Vogelkenmerken
Biologie / / July 04, 2021
Vogels zijn dieren die zijn gecatalogiseerd in een subtak van het animalia-koninkrijk. Ze maken deel uit van gewervelde dieren, maar geen zoogdieren, de belangrijkste kenmerken: Ze hebben gevederde vleugels en benen die zijn aangepast om de takken te grijpen, in verhouding tot de benen zijn er variaties, zoals de benen van adelaars die waren aangepast aan de jacht, die van de zwemvliezen, die zijn gemaakt om zichzelf voort te stuwen in het water en die van grote vogels zoals de struisvogel die is aangepast om hun grote gewicht te dragen en groot te lopen afstanden.
Het oudste gevonden spoor van een vogel als zodanig, daterend van ongeveer 150.000.000 jaar, heette Arqueopterix lithographica (oude in steen gehouwen vleugel).

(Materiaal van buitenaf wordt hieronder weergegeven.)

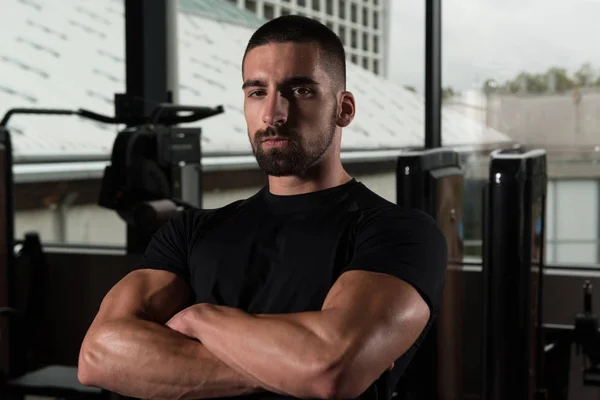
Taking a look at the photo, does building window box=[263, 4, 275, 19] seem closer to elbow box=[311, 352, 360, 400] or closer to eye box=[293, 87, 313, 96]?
eye box=[293, 87, 313, 96]

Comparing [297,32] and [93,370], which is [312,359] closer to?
[93,370]

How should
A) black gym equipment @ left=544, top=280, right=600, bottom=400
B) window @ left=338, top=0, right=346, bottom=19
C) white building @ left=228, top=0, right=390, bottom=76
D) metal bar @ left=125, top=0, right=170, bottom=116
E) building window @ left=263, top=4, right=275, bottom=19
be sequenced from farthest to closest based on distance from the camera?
building window @ left=263, top=4, right=275, bottom=19 → window @ left=338, top=0, right=346, bottom=19 → white building @ left=228, top=0, right=390, bottom=76 → metal bar @ left=125, top=0, right=170, bottom=116 → black gym equipment @ left=544, top=280, right=600, bottom=400

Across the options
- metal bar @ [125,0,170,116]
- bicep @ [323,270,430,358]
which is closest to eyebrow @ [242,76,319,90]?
bicep @ [323,270,430,358]

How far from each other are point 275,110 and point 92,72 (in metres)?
8.64

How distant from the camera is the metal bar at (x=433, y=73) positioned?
2881mm

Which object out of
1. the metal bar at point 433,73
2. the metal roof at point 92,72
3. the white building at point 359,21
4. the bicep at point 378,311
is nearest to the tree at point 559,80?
the metal bar at point 433,73

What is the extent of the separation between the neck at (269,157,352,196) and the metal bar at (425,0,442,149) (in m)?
1.71

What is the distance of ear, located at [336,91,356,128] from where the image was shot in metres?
1.29

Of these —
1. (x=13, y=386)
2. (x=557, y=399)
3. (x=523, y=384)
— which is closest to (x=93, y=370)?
(x=523, y=384)

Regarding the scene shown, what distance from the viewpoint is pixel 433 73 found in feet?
9.66

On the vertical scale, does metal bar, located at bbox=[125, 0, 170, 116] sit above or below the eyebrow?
above

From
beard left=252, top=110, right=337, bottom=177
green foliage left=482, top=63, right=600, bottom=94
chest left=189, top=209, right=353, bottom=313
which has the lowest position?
chest left=189, top=209, right=353, bottom=313

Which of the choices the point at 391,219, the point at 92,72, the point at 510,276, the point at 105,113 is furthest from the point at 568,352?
the point at 92,72

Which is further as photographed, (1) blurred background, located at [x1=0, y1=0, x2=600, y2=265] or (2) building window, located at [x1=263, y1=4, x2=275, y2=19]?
(2) building window, located at [x1=263, y1=4, x2=275, y2=19]
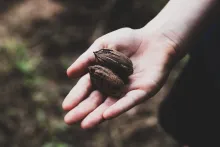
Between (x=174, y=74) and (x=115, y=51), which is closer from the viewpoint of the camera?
(x=115, y=51)

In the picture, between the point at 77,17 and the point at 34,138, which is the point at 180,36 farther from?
the point at 77,17

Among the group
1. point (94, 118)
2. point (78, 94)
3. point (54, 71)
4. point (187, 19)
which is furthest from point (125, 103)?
point (54, 71)

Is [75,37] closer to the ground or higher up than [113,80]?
closer to the ground

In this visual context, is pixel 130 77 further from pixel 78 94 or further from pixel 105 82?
pixel 78 94

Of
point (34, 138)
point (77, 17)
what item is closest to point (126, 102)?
point (34, 138)

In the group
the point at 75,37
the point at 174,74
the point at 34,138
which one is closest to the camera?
the point at 34,138

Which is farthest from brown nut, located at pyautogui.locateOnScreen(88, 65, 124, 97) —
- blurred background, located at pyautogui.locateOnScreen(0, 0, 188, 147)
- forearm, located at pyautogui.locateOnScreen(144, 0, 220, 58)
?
blurred background, located at pyautogui.locateOnScreen(0, 0, 188, 147)

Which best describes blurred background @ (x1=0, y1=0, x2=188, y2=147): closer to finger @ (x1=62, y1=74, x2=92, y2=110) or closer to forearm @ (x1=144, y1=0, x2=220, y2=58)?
finger @ (x1=62, y1=74, x2=92, y2=110)

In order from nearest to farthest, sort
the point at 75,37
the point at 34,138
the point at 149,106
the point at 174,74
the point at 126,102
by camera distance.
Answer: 1. the point at 126,102
2. the point at 34,138
3. the point at 149,106
4. the point at 174,74
5. the point at 75,37
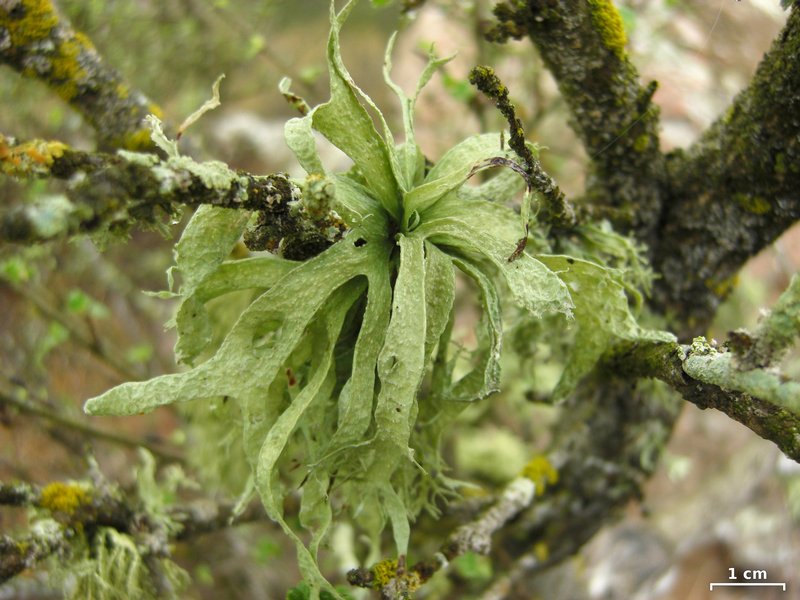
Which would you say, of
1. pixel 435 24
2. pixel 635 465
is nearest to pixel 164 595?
pixel 635 465

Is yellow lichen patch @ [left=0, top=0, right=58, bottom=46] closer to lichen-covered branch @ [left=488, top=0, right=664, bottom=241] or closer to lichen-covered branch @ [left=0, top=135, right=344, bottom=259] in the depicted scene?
lichen-covered branch @ [left=0, top=135, right=344, bottom=259]

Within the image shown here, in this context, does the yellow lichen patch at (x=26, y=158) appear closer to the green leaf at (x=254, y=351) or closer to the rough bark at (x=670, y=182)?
the green leaf at (x=254, y=351)

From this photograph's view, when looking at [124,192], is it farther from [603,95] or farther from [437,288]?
[603,95]

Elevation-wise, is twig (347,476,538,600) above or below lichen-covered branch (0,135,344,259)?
below

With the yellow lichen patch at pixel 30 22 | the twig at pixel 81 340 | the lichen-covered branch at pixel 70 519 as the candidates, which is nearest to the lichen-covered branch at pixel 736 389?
the lichen-covered branch at pixel 70 519

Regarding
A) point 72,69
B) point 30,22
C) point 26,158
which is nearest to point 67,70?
point 72,69

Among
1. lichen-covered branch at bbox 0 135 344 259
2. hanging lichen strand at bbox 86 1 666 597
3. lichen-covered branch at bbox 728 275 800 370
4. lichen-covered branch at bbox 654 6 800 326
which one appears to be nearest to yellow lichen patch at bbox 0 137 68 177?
lichen-covered branch at bbox 0 135 344 259

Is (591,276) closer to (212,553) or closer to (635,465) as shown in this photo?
(635,465)
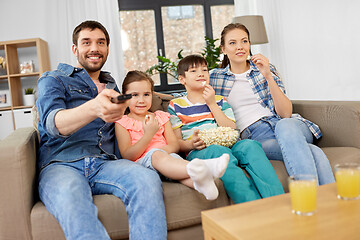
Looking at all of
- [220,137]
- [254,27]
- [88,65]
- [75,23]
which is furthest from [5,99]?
[220,137]

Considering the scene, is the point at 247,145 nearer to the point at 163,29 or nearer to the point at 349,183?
the point at 349,183

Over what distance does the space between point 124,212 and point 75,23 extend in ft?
12.7

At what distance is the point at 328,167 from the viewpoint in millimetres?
1649

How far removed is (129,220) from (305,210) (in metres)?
0.65

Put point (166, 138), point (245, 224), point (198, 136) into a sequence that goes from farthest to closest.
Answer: point (166, 138), point (198, 136), point (245, 224)

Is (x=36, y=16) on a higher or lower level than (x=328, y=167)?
higher

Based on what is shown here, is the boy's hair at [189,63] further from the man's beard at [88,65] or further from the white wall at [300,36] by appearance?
the white wall at [300,36]

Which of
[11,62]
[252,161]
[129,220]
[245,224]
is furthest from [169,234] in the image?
[11,62]

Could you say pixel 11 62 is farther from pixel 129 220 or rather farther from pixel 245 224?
pixel 245 224

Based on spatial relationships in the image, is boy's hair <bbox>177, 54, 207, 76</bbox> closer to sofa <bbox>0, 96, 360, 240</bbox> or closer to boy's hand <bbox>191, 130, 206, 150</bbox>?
boy's hand <bbox>191, 130, 206, 150</bbox>

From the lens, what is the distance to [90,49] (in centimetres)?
182

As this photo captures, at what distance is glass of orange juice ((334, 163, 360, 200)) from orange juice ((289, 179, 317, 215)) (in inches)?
5.3

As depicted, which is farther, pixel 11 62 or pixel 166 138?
pixel 11 62

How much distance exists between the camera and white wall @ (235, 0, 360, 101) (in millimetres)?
4250
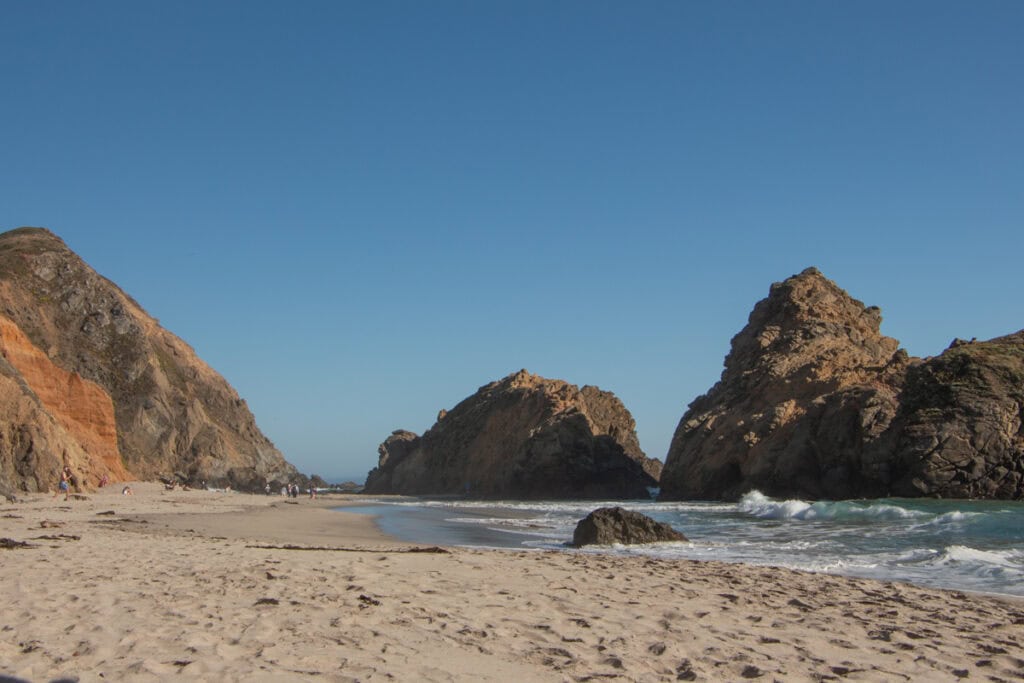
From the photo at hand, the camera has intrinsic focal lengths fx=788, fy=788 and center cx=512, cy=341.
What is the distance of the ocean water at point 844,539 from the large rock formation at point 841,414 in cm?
458

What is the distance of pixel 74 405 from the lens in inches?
1478

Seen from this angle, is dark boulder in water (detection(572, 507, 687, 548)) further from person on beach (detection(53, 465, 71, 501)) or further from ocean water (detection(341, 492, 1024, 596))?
person on beach (detection(53, 465, 71, 501))

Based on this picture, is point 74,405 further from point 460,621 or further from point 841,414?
point 841,414

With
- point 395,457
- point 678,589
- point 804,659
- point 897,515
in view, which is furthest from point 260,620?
point 395,457

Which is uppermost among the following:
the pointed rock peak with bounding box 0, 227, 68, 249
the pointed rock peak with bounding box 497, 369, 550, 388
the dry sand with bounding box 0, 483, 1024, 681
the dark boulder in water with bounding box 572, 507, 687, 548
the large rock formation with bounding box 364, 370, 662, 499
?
the pointed rock peak with bounding box 0, 227, 68, 249

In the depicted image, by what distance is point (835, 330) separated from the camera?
50.7 meters

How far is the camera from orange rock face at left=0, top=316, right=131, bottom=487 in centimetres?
3294

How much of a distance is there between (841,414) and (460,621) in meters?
37.6

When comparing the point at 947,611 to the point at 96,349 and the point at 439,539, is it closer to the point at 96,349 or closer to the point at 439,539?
the point at 439,539

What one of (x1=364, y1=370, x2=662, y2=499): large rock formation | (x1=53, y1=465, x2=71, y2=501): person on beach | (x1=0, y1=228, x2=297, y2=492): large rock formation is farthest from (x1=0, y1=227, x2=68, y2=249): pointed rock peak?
(x1=364, y1=370, x2=662, y2=499): large rock formation

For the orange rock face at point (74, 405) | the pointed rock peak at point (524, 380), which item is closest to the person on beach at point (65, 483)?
the orange rock face at point (74, 405)

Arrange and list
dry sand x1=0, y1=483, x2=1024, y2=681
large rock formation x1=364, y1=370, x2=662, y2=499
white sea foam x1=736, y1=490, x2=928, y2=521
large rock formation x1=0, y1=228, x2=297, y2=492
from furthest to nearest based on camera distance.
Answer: large rock formation x1=364, y1=370, x2=662, y2=499 → large rock formation x1=0, y1=228, x2=297, y2=492 → white sea foam x1=736, y1=490, x2=928, y2=521 → dry sand x1=0, y1=483, x2=1024, y2=681

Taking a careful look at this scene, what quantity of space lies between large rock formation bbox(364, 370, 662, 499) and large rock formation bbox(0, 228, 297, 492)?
17369 millimetres

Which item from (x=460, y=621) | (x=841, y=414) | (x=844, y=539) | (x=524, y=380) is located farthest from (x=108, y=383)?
(x=460, y=621)
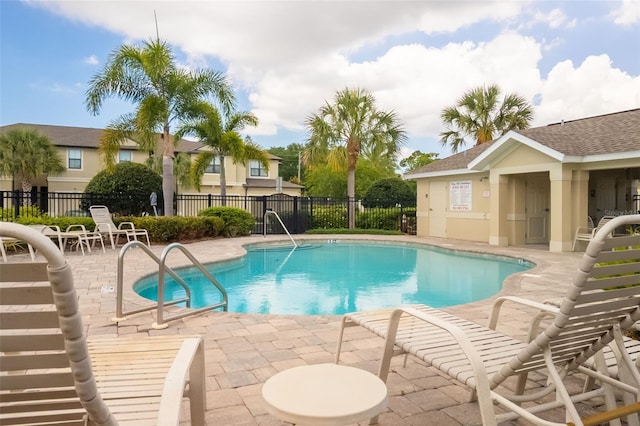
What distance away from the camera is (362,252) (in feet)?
45.8

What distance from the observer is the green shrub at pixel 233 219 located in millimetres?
16047

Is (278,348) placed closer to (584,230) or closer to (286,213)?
(584,230)

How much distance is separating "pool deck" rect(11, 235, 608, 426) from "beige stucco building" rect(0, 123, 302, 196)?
721 inches

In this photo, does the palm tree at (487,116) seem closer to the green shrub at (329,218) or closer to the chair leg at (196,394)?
the green shrub at (329,218)

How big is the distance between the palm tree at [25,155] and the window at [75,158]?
1817 mm

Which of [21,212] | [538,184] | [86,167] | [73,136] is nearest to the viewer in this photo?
[21,212]

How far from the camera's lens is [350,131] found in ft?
63.1

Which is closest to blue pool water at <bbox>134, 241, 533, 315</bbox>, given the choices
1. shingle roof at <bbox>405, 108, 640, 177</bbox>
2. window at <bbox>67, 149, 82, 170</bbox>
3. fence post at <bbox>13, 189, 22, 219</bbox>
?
shingle roof at <bbox>405, 108, 640, 177</bbox>

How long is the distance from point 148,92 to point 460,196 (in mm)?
11842

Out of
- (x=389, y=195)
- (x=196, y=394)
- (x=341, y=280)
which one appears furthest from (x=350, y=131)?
(x=196, y=394)

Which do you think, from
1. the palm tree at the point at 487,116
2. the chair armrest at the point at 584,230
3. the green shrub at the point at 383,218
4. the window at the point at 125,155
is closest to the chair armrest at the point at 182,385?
the chair armrest at the point at 584,230

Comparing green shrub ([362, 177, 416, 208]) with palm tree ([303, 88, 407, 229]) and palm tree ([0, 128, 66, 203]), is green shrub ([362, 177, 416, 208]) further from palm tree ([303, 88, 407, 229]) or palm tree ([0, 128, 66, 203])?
palm tree ([0, 128, 66, 203])

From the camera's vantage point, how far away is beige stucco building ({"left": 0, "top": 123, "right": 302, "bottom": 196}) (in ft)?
87.9

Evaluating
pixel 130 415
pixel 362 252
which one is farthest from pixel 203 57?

Dit fossiel werd beschouwd als de schakel tussen het vliegende reptiel en de vogels die we tegenwoordig kennen.
Momenteel zijn de vogels opnieuw ingedeeld op basis van enkele van hun kwaliteiten:
- Paleognathae (het zijn die grote loopvogels)
- Neognathae (zij zijn de gallonserae zoals eenden, ganzen en zwanen) en
- Gallifomes (hanen, kalkoenen, fazanten, kwartels enz.).
Aspecten en kenmerken van vogels:
Bij vogels hebben we als onderscheidend kenmerk dat ze veren hebben; Dit ongeacht of ze vliegen, landvogels of watervogels zijn. Hun dieet is zeer gevarieerd.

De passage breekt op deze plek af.